This past weekend, the 47th edition of the Super Bowl was watched by nearly 110 million people in the United States. Advertisers shelled out an average of $3.8 million for a 30-second television spot. What many people often forget is that the reach of the Super Bowl does not stop with television ads or the halftime show. The Retail Advertising and Marketing Association (RAMA), published the results of its annual Super Bowl consumer intentions survey. Looking at the numbers, it becomes clear just how big an economic event the Super Bowl is. Americans were expected to spend an average of $68.54 on Super Bowl related merchandise. Some 74% of Americans intended to buy food and beverages for the Super Bowl. Incredibly, RAMA estimated that there would be 3.9 million Super Bowl-associated furniture purchases and 7.5 million television purchases. Some 9.2 million Americans planned to watch the Super Bowl in a restaurant or a bar. Total Super Bowl related spending was expected to be $12.279 billion. Clearly, the economic impact of the Super Bowl is enormous and wide-reaching.

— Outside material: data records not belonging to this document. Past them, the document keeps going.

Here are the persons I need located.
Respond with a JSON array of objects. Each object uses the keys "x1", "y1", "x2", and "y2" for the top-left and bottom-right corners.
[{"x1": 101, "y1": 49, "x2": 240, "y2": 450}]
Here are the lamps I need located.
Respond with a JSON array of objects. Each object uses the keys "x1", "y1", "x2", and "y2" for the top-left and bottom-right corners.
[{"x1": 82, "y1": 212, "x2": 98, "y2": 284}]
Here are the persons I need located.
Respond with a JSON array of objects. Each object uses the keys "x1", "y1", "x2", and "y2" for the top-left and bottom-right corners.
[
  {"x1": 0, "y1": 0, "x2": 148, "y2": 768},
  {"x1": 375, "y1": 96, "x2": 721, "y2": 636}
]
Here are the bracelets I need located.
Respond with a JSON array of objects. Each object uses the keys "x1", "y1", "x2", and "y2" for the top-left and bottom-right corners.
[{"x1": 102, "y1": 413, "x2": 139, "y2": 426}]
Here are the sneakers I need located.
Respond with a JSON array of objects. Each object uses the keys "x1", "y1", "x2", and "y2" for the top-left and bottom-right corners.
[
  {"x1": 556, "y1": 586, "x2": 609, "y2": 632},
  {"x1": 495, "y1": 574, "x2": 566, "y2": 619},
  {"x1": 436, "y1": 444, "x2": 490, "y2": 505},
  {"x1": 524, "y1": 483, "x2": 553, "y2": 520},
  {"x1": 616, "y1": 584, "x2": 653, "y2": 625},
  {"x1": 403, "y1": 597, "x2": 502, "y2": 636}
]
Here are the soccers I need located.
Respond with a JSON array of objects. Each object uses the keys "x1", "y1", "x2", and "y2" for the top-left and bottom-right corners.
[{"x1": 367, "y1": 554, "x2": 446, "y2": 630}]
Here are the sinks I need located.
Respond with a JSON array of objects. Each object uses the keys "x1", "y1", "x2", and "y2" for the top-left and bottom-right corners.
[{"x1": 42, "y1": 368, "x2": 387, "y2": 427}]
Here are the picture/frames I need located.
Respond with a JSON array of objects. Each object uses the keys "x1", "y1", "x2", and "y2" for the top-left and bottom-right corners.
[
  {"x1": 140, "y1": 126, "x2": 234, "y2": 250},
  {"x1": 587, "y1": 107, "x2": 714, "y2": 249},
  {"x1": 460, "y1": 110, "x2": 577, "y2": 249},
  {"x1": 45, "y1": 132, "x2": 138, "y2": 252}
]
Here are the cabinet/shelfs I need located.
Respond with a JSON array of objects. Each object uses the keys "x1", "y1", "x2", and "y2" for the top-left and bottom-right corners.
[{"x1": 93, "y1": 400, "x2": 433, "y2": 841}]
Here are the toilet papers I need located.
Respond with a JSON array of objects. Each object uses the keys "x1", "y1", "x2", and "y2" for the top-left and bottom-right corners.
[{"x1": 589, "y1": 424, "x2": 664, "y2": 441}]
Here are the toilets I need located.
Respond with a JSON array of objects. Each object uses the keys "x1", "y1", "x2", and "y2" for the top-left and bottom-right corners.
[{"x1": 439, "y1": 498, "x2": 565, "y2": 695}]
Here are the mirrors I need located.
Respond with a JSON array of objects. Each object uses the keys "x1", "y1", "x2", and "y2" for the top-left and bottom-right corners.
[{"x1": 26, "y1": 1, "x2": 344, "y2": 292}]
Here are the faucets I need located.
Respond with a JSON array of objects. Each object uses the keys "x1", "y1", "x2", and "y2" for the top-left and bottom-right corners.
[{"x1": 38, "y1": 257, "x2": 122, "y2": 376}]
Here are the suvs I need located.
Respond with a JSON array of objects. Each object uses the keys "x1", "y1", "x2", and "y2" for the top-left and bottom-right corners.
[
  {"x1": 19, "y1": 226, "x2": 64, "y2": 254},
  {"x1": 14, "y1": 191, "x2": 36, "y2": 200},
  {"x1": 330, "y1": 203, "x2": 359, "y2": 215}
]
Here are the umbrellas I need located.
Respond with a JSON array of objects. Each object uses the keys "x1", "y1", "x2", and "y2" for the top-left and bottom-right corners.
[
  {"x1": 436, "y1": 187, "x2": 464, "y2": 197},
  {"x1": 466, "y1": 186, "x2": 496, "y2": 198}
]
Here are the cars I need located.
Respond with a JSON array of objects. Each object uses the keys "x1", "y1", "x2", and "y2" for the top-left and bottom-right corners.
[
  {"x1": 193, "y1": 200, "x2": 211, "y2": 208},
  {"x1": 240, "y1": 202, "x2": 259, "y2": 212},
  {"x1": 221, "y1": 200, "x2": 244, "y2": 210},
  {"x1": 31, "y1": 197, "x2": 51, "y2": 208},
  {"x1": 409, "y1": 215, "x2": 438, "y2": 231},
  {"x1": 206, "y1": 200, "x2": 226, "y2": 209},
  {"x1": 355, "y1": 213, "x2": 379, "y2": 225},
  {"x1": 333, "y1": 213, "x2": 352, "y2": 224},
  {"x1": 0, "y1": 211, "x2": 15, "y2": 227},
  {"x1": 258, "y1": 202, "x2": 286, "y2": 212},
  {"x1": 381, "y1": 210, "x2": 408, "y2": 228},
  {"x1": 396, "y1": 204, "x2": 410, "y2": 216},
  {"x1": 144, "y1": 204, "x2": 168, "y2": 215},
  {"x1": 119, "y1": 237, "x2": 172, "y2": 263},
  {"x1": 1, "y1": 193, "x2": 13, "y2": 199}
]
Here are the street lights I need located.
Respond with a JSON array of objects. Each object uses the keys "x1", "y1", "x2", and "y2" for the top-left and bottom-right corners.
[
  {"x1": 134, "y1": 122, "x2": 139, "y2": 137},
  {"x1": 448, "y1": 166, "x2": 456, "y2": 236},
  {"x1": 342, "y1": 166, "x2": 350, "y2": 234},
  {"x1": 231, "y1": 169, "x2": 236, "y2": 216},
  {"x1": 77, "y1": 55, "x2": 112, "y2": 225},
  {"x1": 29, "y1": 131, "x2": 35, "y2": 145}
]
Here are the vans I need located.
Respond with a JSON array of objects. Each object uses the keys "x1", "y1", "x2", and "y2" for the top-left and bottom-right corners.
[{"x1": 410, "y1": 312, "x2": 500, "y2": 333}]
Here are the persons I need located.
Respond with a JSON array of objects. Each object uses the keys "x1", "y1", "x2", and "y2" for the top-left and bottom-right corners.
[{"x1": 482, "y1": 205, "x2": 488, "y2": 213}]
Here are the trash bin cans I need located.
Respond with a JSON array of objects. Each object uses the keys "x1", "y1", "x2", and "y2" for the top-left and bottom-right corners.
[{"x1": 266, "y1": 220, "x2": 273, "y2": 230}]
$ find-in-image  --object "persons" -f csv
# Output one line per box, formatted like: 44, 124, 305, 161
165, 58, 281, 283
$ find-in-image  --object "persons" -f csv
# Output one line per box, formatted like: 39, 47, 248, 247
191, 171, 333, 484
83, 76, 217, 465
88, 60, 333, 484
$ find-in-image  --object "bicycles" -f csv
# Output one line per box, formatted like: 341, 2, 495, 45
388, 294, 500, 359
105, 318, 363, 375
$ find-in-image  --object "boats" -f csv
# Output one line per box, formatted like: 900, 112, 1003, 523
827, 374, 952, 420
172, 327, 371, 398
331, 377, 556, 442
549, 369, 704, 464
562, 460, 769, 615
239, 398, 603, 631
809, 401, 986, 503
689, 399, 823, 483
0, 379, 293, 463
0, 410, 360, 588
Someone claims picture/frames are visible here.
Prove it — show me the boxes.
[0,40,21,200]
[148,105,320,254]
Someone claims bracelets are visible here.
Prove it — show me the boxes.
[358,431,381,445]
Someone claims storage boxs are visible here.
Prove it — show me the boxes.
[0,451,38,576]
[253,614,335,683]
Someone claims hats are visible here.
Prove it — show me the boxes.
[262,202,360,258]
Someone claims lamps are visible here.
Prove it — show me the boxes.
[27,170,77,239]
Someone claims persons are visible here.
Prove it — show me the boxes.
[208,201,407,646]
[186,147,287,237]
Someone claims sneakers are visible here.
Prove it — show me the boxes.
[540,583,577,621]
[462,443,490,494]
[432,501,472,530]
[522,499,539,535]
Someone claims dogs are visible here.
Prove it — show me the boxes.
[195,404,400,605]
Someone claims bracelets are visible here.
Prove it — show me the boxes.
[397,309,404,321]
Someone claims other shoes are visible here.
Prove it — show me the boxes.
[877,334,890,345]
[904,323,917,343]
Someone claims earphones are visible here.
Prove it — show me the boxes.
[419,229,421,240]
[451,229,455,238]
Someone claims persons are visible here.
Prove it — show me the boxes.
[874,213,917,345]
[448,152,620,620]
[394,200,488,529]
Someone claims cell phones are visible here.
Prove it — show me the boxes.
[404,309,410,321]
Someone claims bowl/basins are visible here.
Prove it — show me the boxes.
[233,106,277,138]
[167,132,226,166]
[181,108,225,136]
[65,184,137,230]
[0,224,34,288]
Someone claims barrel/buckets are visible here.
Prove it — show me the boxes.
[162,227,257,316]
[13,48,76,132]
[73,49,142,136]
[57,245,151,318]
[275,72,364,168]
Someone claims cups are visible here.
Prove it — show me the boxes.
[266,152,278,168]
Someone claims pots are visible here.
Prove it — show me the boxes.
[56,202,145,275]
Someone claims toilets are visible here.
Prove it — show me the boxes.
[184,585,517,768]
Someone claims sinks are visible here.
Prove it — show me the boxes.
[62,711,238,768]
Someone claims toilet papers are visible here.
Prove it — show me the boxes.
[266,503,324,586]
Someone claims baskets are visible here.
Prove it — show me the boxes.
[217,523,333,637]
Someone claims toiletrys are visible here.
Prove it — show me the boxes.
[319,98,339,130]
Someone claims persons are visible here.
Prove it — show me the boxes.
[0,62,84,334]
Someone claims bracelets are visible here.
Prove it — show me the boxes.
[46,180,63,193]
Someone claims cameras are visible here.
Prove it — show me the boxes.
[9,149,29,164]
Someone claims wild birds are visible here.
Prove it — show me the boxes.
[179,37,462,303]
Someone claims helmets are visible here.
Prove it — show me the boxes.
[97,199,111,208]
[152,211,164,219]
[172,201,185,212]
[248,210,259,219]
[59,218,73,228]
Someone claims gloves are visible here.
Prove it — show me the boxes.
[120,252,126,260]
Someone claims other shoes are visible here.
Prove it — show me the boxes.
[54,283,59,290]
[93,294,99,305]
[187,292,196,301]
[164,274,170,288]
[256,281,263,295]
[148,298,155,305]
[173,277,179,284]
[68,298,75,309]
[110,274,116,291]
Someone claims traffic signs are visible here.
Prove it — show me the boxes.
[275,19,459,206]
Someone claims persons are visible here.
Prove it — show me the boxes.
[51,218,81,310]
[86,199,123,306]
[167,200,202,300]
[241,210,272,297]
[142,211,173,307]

There was one particularly interesting question about what the most important part of the Super Bowl was. Only 45.3% of respondents cited the actual game as most important, with 26.2% citing the commercials as most important, 18.8% seeing the Bowl as a chance to get together with friends, and 9.6% tuning in mainly for the half time show. It should be clear that for the majority of Americans who have a passing interest in football, or whose teams are out of contention, the Super Bowl represents more of a social event than an actual athletic contest. While the Olympics had its fair share of glamorous advertising, the idea of competition among nations seemed to trump the commercial aspect. By comparison, the London games led to a total of £100 million in Olympic apparel sales, roughly $160 million. The seven week games are expected to bring in £5.1 billion in economic stimulus over the next three years. It’s true that the United Kingdom is a smaller nation than the United States. At 60 million-odd people, it has roughly a fifth of America’s population. Yet, when you consider that the relatively short duration of the Super Bowl, and the international nature of the Olympics, it is evident that the Super Bowl is king in terms of economic impact.
All these facts, figures, and comparisons are different ways of arriving at one conclusion: the Super Bowl is a consumer event, a spending bonanza, and increasingly less focused on the actual sport of football.
On the surface, the Super Bowl is all about differences. It’s about competition. Our team versus theirs on the field, this brand versus another during ads. We each have teams we identify with, and brands that we are loyal to. For some reason, these symbols and signals are special. Rarely do we ask why. What makes our team better than another? Is it geographic attachment? Do our teams represent an integral part of the community?
In Europe, soccer teams are a part of the community’s fabric. In England, clubs like Manchester United and Liverpool saw their fortunes rise as their home cities developed during the industrial revolution. Soccer became an outlet for the working class to let loose, and clubs soon became inextricably linked to cities. Youth academies would draw in local youth, and develop the talent. In Spain, soccer clubs fill a similar role. Barcelona is more than just a club. It represents Catalonian pride, and nearly the entire team is homegrown, the products of years of training and development within Barcelona’s youth academies.
In the United States, I find it hard to see football teams fulfilling the same role. The NFL was founded in 1920, with the first Super Bowl not taking place until 1967. By that time, westward expansion was long over, and the cities that hosted football teams were already well-developed. Teams did not grow organically with their cities, but were rather hoisted upon large cities and media markets. There is no long historical basis for a deep emotional attachment between fans, teams, and players. Looking at any of the rosters of professional teams, nearly all of the players were not homegrown. Part of it is the nature of the sport; there are no football youth academies. Players head for whatever team can pay them the most.
These trends serve to validate Baudrillard’s thesis of an artificially differentiated society. Commentators and team apparel serve to divide us into different camps. We feel intense emotional attachment to the successes and failures of our team. Yet in the end, every team is a commercial enterprise, interested in making money for the team owners. Imagine if next year every team featured a different roster of players wearing the jersey. Is it still the same team?
The Super Bowl is a demonstration of the power of differentiation. As much as Coke and Pepsi would like us to think that their products are different, in reality most people wouldn’t notice the difference if you substituted one product for another. Indeed, Warren Buffett, major shareholder of the Coca Cola Company and self-proclaimed Cherry Coke addict, couldn’t tell Dr. Pepper from his beloved Coke.
Corporate entities have gotten so good at eliciting emotion from us that we are blinded to the fact that the NFL is made up of 32 teams who have much more in common than not. Their success in doing so has led to the creation of the spectacle that is professional sports, and drawn us to watch events like the Super Bowl year after year.